ERROR (run tag fhn3C-cfs): First list item has empty value for "id" field

For details on how to correct this problem, see CFS Component With Zero-Length ID.

4. Gateway health and SSH access checks

4.1 Gateway health tests

4.1.1 Gateway health tests overview

The gateway tests check the health of the API Gateway on all of the relevant networks. The gateway tests check that the gateway is accessible on all networks where it should be accessible, and NOT accessible on all networks where it should NOT be accessible. They also check several service endpoints to verify that they return the proper response on each accessible network.

The test will complete with an overall test status based on the result of the individual health checks on all of the networks.

Overall Gateway Test Status:  PASS

For more detailed information on the tests results and examples, see Gateway Testing.

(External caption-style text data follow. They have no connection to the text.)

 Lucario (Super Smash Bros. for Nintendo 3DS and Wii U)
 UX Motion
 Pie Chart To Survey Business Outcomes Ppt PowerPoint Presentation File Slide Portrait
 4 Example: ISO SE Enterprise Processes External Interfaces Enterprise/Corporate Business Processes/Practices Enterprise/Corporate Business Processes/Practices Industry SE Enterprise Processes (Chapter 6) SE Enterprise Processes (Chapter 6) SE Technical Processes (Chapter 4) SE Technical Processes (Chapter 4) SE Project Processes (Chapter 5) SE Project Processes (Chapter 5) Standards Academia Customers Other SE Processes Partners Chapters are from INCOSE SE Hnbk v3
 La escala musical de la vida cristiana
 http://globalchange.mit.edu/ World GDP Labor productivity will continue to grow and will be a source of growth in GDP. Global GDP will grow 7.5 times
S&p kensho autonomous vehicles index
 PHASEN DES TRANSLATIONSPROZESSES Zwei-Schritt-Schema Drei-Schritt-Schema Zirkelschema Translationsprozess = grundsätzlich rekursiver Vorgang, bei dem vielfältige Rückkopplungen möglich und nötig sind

The gateway tests can be run from various locations. For this part of the CSM validation, check gateway access from the NCNs and from outside the system. Externally, the API gateway is accessible on the CMN and either the CAN or CHN, depending on the configuration of the system. On NCNs, the API gateway is accessible on the same networks (CMN and CAN/CHN) and it is also accessible on the NMNLB network.

4.1.2 Gateway health tests on an NCN

The gateway tests may be run on any NCN with the docs-csm RPM installed. For details on installing the docs-csm RPM, see Check for Latest Documentation.

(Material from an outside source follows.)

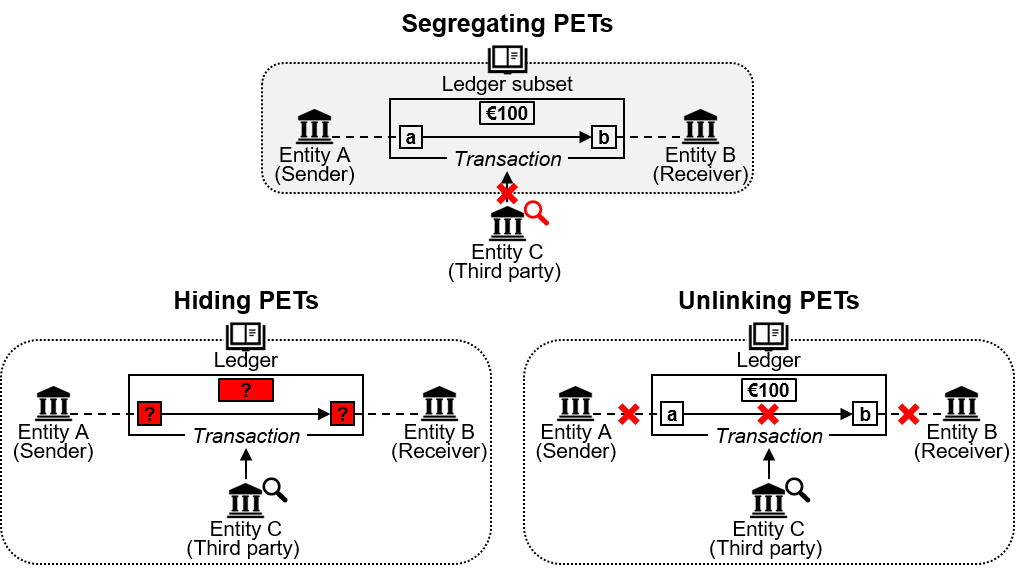 A diagram showing how transaction information is made confidential to entity C when entity A sends 100 euro to entity B. The features of each category are provided in the main text.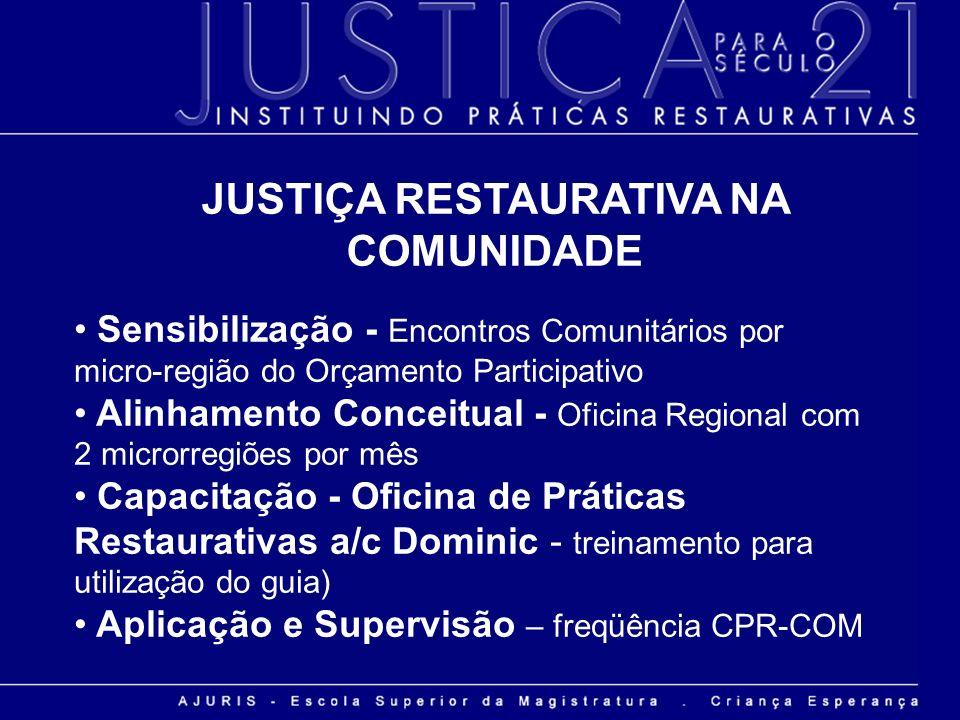 JUSTIÇA RESTAURATIVA NA COMUNIDADE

To execute the tests, see Running Gateway Tests on an NCN Management Node.

4.1.3 Gateway health tests from outside the system

To execute the tests, see Running Gateway Tests on a Device Outside the System.

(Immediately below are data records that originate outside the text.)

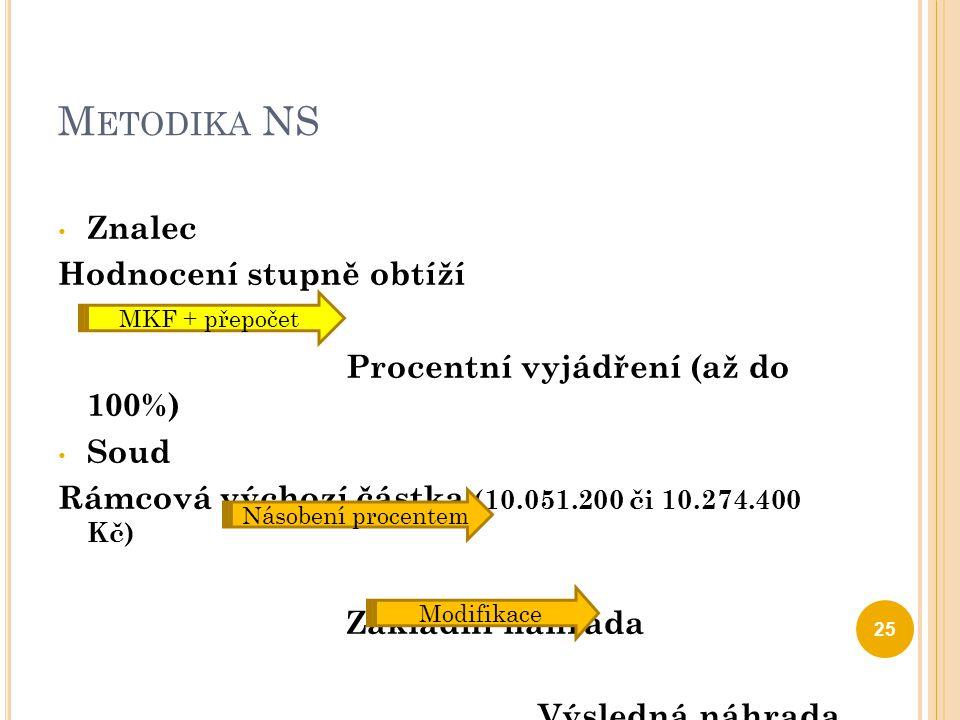 M ETODIKA NS Znalec Hodnocení stupně obtíží Procentní vyjádření (až do 100%) Soud Rámcová výchozí částka (10.051.200 či 10.274.400 Kč) Základní náhrad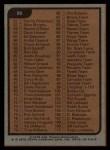 1975 Topps #99   Checklist Back Thumbnail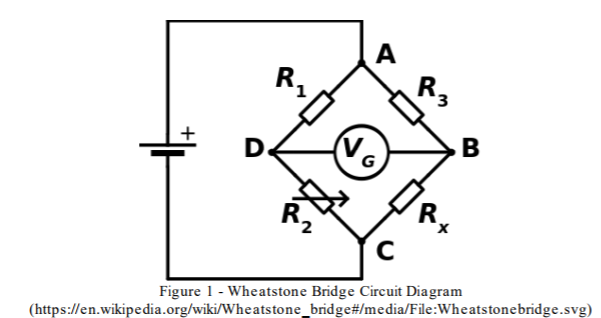 1 3 2 figure 1 - wheatstone bridge circuit diagram (https://en  some common variable  resistors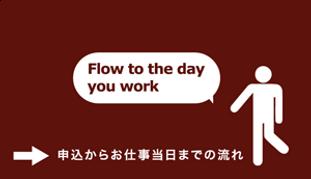 お仕事の流れ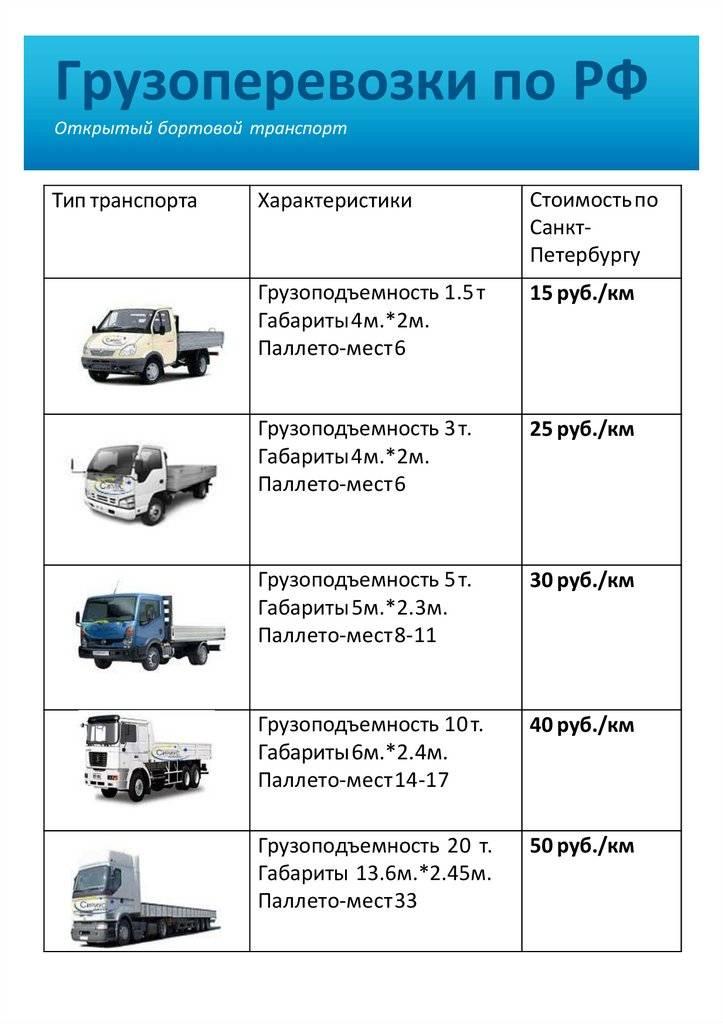 Как в россии внедряют беспилотные грузовики | рбк тренды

4.2 Internal SSH access test execution

The internal SSH access tests may be run on any NCN with the docs-csm RPM installed. For details on installing the docs-csm RPM, see Check for Latest Documentation.

Execute the tests by running the following command:

ncn# /usr/share/doc/csm/scripts/operations/pyscripts/start.py test_bican_internal

By default, SSH access will be tested on all relevant networks between master nodes and spine switches. It is possible to customize which nodes and networks will be tested. For example, it is possible to include UANs, to exclude master nodes, or to exclude the HMN. See the test usage statement for details. The test usage statement is displayed by calling the test with the --help argument:

ncn# /usr/share/doc/csm/scripts/operations/pyscripts/start.py test_bican_internal --help

The test will complete with an overall pass/failure status such as the following:

Overall status: PASSED (Passed: 40, Failed: 0)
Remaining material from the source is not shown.